Warning: The Most Important Financial Story No One Is Talking About

10 Year Note Chart

 

The chart above doesn’t look like much, but it is hugely important. It is the chart for a 10 Year Treasury Note and I cannot stress enough just how important it is. There are 3 things here. 

1. My timing work shows that what you are looking at is a multi-generational bottom in interest rates. It is unlikely that we see interest rates this low over the next 50-100 years. Stock market and interest rate history teaches us that much. 

2. While it doesn’t look like much, this benchmark interest rate moved from 1.43% in July of 2012 to about 2.80% today. That is a 100% increase in interest rates in just 12 months. That is a massive move by any measure and the largest of its kind in nearly 3 decades.    

3. The interest rates are just now starting their climb upwards. The trend has shifted and will continue upward for at least a few more decades. It will not be a straight line move and it will not be fast, but do anticipate a gradual increase from this point on. My timing work shows that these rates should accelerate to the upside after 2016 due to upcoming inflation. 

What does it all mean? In simple terms, this will have a huge negative impact on the overall US and Global economy, it will destroy the US housing bubble once and for all, it will suck down emerging markets (which is already happening). 

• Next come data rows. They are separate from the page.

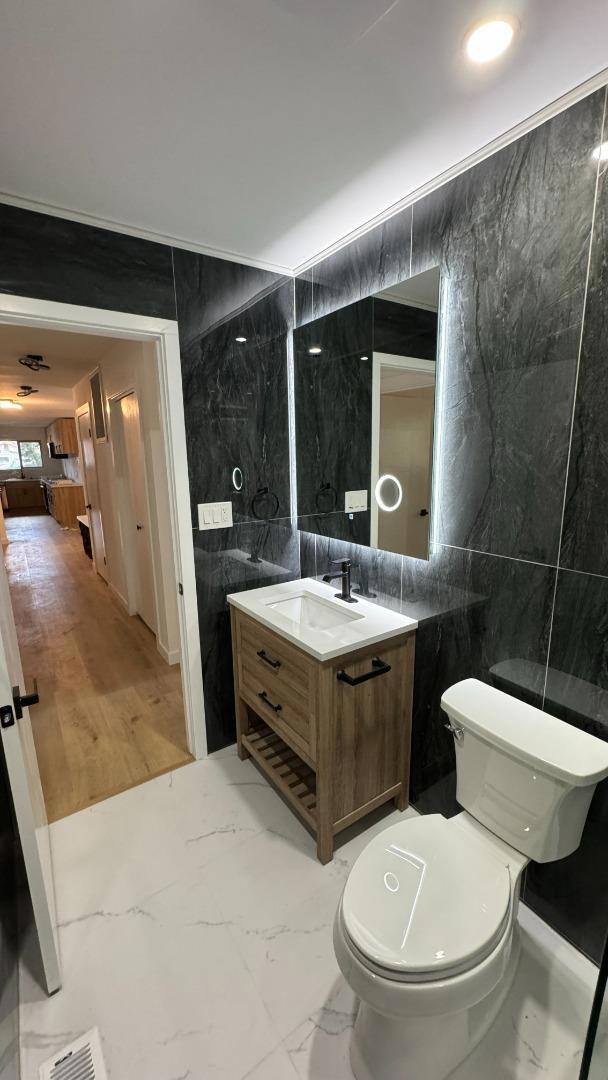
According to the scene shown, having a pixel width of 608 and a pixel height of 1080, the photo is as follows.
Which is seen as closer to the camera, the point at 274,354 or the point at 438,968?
the point at 438,968

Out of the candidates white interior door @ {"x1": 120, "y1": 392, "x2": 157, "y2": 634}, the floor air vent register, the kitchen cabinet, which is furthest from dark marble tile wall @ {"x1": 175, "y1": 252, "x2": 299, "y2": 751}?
the kitchen cabinet

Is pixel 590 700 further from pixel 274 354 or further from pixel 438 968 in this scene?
pixel 274 354

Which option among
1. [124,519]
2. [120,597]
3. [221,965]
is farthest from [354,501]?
[120,597]

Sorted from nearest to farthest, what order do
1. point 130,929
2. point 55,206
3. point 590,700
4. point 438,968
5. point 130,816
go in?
point 438,968, point 590,700, point 130,929, point 55,206, point 130,816

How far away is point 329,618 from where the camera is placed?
2047 millimetres

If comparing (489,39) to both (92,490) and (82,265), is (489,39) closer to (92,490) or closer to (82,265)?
(82,265)

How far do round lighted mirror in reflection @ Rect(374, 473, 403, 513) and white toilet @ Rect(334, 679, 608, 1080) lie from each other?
802 millimetres

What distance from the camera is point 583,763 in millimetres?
1108

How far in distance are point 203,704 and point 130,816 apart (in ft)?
1.80

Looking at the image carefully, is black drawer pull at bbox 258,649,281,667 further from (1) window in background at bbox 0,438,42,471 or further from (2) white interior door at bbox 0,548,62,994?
(1) window in background at bbox 0,438,42,471

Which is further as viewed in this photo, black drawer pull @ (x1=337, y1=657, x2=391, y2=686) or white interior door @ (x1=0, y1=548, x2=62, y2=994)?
black drawer pull @ (x1=337, y1=657, x2=391, y2=686)

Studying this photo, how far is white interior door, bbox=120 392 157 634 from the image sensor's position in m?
3.41

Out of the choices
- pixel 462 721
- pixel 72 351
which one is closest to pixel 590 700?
pixel 462 721

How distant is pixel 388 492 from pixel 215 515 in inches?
32.7
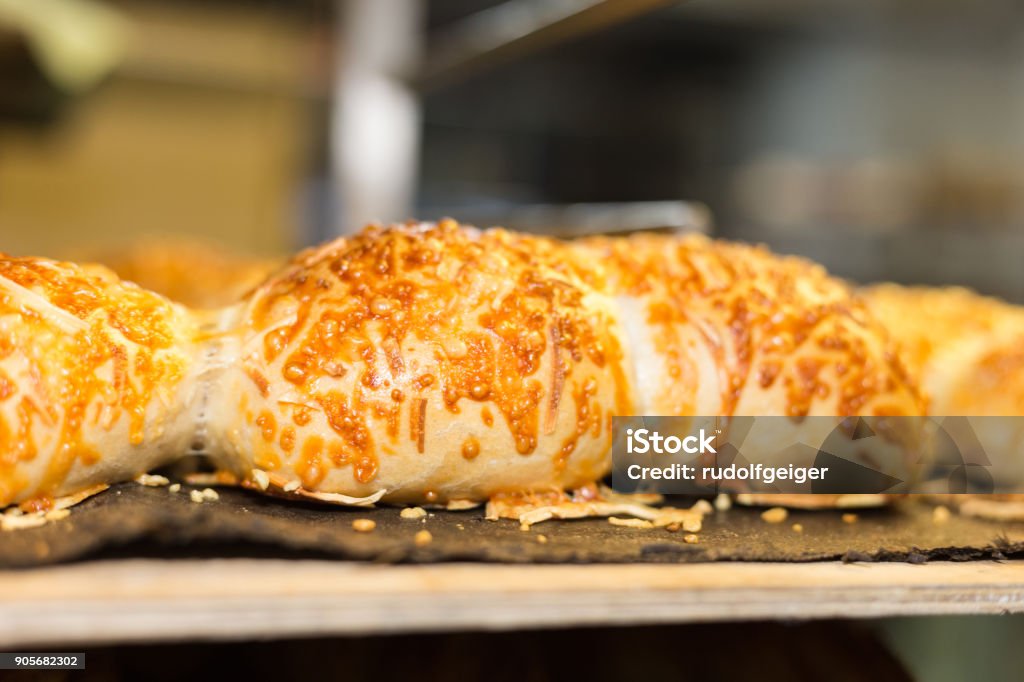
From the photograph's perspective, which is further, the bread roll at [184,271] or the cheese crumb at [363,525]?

Why? Because the all of the above mentioned markets rely purely on extremely cheap finance and high liquidity. Once you take that away, the markets and the overall economy will start going down fast.

What should you do? This is what I would do as of today. 

  • Start liquidating your stock market portfolio. You can start buying back at much cheaper prices at 2016 bottom.
  • Lock in any loans you have (mortgage, business, personal) at current rates. 
  • Sell all of your real estate holdings if it makes financial sense and satisfies all of your lifestyle choices. Real estate will get completely crushed over the next 10 years.
  • Accumulate cash and keep it safe in short term treasury(1-6 month maturity). Keep rolling it over as interest rates increase.  When the next bottom in the stock market shows up (in 2016)….Go All In.